Simon spread his arms, a desperate gesture. “Help me.”

“What is it you seek? An incantation to make her love you? Take a sheet of copper. Etch your names upon it in entwining spirals. Fold it up and drop it into the Walbrook where it winds its way beneath the London Wall. Or write your names in indigo ink on a sheet of Ritz stationery. Put it in an envelope with too little postage and a smudged address and you’ll be together for as long as the letter’s lost inside Mount Pleasant sorting office. Or scratch your names into the seventh window of the seventh carriage of a train running widdershins around the circle line.”

“Slow down,” said Simon. “Will any of these actually work?”

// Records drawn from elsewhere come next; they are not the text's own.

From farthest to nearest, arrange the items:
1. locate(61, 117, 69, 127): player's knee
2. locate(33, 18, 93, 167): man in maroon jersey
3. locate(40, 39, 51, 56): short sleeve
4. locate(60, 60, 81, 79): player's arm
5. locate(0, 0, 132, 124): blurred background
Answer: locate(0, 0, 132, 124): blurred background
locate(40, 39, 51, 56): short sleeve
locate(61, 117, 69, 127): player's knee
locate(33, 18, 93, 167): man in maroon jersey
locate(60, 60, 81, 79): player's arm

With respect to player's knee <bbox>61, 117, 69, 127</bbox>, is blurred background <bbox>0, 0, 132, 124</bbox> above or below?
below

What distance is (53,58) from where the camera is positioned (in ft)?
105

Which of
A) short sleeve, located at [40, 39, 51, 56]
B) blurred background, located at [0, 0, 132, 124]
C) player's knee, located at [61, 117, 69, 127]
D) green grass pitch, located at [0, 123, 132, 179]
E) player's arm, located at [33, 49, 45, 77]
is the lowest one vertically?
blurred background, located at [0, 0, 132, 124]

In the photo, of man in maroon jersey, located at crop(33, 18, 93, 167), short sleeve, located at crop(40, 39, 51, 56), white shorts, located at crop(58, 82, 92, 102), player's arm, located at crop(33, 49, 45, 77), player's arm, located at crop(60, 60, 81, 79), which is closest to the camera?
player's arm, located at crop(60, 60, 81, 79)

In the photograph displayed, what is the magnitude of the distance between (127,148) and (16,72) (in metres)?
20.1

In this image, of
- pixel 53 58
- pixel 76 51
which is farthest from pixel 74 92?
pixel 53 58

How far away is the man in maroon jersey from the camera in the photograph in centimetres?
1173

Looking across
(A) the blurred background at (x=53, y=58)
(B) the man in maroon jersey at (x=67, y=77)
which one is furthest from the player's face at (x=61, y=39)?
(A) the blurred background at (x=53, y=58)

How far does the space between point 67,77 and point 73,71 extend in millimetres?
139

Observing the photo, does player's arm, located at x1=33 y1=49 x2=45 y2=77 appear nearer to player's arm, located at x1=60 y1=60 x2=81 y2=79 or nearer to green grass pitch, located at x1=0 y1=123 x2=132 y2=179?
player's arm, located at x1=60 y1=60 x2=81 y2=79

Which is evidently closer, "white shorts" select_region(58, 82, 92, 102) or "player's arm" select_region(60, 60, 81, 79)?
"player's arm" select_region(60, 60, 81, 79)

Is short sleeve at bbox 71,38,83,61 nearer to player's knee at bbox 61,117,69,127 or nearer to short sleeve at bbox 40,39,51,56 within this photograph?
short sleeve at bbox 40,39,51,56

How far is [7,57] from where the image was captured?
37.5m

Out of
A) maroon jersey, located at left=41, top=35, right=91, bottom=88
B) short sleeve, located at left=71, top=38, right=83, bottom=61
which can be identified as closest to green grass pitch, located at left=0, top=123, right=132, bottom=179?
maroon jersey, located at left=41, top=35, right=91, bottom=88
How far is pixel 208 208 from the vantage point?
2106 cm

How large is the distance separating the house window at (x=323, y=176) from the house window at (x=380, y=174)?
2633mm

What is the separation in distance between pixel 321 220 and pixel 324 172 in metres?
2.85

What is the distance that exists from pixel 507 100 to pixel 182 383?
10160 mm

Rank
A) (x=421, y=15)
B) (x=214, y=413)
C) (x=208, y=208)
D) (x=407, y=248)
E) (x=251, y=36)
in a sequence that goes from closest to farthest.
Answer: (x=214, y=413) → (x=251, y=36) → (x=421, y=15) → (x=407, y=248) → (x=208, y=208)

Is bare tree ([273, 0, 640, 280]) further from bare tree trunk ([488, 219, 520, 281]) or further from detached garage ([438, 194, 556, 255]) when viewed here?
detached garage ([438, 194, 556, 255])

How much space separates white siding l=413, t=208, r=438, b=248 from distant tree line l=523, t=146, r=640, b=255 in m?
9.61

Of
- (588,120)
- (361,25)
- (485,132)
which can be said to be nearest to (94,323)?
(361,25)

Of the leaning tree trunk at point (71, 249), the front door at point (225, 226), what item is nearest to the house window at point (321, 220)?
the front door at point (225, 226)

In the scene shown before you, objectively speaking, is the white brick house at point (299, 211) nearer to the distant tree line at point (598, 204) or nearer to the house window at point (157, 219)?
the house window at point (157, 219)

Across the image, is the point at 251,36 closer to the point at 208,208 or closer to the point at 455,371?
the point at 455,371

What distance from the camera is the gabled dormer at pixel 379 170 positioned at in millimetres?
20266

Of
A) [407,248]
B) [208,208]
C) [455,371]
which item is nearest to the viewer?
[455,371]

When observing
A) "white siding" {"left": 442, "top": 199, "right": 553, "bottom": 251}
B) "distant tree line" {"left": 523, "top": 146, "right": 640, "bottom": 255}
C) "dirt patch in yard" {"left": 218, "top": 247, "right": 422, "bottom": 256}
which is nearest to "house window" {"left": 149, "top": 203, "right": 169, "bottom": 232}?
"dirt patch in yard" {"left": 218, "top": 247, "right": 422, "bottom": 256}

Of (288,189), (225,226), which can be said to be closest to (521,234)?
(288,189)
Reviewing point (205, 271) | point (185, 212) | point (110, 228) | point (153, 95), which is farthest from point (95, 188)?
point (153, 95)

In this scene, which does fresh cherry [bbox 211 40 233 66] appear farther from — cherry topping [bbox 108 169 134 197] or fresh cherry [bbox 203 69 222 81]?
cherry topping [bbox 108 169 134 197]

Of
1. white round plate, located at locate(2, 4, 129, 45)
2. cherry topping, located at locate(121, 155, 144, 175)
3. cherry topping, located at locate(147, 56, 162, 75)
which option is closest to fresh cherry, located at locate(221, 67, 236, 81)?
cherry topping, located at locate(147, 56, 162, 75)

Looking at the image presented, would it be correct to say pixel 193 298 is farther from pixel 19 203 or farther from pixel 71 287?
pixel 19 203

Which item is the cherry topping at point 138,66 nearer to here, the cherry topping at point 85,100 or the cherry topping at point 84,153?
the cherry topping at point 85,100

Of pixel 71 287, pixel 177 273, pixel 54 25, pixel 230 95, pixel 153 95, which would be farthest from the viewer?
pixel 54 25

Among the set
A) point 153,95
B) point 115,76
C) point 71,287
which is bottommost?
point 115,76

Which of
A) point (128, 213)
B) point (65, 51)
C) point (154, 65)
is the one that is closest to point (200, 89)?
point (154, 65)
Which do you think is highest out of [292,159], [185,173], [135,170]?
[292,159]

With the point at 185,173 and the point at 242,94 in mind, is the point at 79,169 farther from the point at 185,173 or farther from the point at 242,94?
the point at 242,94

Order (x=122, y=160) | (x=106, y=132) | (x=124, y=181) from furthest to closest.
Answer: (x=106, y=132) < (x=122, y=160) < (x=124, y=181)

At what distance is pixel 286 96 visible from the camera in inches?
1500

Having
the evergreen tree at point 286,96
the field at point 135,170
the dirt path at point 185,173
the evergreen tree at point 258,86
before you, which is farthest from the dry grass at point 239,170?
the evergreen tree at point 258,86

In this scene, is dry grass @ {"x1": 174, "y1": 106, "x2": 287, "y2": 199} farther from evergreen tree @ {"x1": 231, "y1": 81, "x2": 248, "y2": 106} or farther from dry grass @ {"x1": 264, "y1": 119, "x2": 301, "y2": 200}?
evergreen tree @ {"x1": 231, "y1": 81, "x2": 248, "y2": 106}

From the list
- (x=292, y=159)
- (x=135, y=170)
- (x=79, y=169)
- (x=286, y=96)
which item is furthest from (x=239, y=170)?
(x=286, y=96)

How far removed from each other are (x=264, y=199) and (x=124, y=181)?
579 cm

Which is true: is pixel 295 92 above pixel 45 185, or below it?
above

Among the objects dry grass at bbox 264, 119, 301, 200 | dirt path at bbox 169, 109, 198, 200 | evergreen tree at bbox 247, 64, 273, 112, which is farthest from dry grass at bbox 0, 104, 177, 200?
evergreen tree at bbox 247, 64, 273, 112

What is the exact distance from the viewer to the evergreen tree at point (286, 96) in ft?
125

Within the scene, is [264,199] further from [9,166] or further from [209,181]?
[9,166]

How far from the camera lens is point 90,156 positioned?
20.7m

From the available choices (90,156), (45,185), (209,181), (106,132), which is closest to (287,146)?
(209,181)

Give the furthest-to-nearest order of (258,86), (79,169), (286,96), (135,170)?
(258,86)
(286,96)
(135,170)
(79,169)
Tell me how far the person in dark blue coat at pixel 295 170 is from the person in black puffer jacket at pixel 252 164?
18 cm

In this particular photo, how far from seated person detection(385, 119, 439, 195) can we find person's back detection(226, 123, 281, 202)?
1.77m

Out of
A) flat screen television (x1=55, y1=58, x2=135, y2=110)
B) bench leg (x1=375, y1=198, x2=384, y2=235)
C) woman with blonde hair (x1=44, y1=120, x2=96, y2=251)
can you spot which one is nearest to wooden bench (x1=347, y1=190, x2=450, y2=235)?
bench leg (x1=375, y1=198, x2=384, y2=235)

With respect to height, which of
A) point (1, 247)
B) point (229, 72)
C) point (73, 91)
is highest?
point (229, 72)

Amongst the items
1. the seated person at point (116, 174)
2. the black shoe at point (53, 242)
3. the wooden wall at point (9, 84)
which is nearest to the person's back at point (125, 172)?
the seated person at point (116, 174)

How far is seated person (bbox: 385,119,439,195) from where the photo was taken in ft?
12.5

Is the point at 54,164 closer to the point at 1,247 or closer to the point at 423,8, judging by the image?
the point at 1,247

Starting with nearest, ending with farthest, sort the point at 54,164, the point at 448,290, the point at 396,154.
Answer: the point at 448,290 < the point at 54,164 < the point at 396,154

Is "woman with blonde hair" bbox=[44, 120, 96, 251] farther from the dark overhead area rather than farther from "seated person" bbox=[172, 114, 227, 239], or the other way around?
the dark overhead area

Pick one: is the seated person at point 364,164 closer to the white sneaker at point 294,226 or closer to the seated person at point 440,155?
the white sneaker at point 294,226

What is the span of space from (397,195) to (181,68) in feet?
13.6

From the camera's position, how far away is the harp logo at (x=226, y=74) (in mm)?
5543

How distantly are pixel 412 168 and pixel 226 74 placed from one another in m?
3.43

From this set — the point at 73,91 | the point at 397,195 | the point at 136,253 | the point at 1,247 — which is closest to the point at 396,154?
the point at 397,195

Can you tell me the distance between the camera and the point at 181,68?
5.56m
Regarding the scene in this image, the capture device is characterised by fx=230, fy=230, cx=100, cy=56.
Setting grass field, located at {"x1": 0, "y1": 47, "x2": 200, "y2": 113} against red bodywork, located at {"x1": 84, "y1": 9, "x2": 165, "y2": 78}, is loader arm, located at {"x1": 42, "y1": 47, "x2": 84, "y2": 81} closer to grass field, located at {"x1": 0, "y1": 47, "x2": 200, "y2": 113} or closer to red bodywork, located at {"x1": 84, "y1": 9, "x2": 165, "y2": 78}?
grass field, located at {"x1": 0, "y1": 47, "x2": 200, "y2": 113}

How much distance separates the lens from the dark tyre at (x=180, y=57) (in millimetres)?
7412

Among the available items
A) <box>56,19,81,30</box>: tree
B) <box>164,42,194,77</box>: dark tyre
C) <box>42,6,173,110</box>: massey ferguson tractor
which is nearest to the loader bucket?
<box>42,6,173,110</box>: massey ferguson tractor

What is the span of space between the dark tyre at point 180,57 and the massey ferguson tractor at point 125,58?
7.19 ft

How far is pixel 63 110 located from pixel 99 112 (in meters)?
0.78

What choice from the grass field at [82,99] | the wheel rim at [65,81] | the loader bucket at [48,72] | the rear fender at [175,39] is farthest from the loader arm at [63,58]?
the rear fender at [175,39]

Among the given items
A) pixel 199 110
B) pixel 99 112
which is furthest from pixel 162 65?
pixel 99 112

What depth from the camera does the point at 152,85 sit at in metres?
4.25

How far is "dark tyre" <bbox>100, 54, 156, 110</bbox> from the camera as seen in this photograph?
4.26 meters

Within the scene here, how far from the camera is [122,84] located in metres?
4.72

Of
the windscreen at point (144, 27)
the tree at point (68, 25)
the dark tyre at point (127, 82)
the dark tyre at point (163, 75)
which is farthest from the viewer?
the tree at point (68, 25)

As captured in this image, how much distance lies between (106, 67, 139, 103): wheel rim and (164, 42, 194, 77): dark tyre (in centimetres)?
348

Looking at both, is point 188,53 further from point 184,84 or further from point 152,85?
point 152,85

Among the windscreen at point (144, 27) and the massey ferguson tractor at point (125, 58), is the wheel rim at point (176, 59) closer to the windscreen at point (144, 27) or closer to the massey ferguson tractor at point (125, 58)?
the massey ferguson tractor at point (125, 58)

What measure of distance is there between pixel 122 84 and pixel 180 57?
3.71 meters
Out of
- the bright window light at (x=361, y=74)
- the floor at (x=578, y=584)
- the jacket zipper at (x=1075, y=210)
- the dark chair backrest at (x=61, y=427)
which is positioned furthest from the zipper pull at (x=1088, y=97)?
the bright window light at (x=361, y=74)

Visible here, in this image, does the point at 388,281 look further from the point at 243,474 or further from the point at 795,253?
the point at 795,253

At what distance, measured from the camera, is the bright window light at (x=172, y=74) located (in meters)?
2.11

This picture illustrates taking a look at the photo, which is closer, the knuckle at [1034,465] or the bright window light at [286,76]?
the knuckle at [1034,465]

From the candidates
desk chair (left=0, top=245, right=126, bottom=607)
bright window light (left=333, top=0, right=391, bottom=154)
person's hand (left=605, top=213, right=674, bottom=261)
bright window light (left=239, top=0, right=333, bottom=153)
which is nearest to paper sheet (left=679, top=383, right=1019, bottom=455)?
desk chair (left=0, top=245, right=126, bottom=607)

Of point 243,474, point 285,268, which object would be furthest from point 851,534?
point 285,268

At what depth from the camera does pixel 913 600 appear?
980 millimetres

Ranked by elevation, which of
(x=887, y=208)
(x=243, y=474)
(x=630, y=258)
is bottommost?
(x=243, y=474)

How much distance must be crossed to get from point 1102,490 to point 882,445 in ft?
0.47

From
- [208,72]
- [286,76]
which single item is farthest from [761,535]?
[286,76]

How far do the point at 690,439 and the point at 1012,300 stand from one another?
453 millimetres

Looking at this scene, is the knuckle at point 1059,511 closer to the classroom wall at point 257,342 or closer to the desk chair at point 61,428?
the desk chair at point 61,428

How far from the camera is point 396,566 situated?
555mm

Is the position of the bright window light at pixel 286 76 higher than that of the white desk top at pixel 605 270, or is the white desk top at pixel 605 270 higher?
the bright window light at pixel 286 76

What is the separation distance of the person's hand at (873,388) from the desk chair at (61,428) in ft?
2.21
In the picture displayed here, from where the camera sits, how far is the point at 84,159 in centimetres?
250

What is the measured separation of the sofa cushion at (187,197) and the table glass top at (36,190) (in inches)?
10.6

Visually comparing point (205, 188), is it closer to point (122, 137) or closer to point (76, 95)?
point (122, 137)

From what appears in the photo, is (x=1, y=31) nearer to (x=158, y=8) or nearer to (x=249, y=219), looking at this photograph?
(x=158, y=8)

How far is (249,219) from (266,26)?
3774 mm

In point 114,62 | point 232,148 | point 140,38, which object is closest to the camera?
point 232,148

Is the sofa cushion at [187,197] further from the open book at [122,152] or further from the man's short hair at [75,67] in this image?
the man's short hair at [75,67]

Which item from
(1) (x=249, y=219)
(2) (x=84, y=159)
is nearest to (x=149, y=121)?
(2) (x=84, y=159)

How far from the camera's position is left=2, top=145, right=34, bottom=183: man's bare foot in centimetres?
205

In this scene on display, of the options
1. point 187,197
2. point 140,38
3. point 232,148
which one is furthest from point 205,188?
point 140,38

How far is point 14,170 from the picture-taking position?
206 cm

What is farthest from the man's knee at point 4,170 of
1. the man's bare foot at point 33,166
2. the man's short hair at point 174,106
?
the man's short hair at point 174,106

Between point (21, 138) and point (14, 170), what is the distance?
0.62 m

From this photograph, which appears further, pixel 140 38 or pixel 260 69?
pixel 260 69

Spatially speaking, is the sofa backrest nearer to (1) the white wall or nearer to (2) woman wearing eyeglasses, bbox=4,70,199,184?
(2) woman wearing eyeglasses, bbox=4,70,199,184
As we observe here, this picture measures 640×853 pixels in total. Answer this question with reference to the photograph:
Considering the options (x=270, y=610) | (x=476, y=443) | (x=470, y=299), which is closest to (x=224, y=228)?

“They’ll work better that what you are currently doing, which is nothing. Don’t want to try and of those? Maybe you’re looking for word of power with which to steal her heart? Something you can text at her?”

“Is there? I mean, does one exist?”

“Of course not. If one did, those lovestruck fools the poets would have discovered it by now. Words are their tools. Yet still they fail to win their loves, and continue to mope and pine, or to search for inventive ways in which to throw their hopeless lives away. You look disappointed. Would you rather something more direct? How about a potion to enchant her, to turn her into your besotted slave? Some form of magical Rohypnol? Because if that’s what you’re after, we know this bloke in Camden who can hook you up with the real thing.”

“No!” protested Simon.

“No, of course not. We can feel the foolish romantic notion which hope keeps burning within you. You refuse to let go of it, but you’ll never know peace until you do.”

“You’re saying that there’s no hope? That there’s no chance of us ever being together?”

“We’re saying… that your time is up. We gratefully accept your offerings, but they only buy you so long. There are many many lost souls in this city and only the one of us. We will take the flowers and sprinkle their petals on the river, in memory of those who had the courage to recognise when there was no point going on. And the chocolates… Well, we’ve always been partial to chocolates.”

“Okay,” said Simon. “But just before you go — ” Risking a sideways glance he saw that the woman was gone.

He sat on the bench in the gathering dark. Alone. So terribly alone.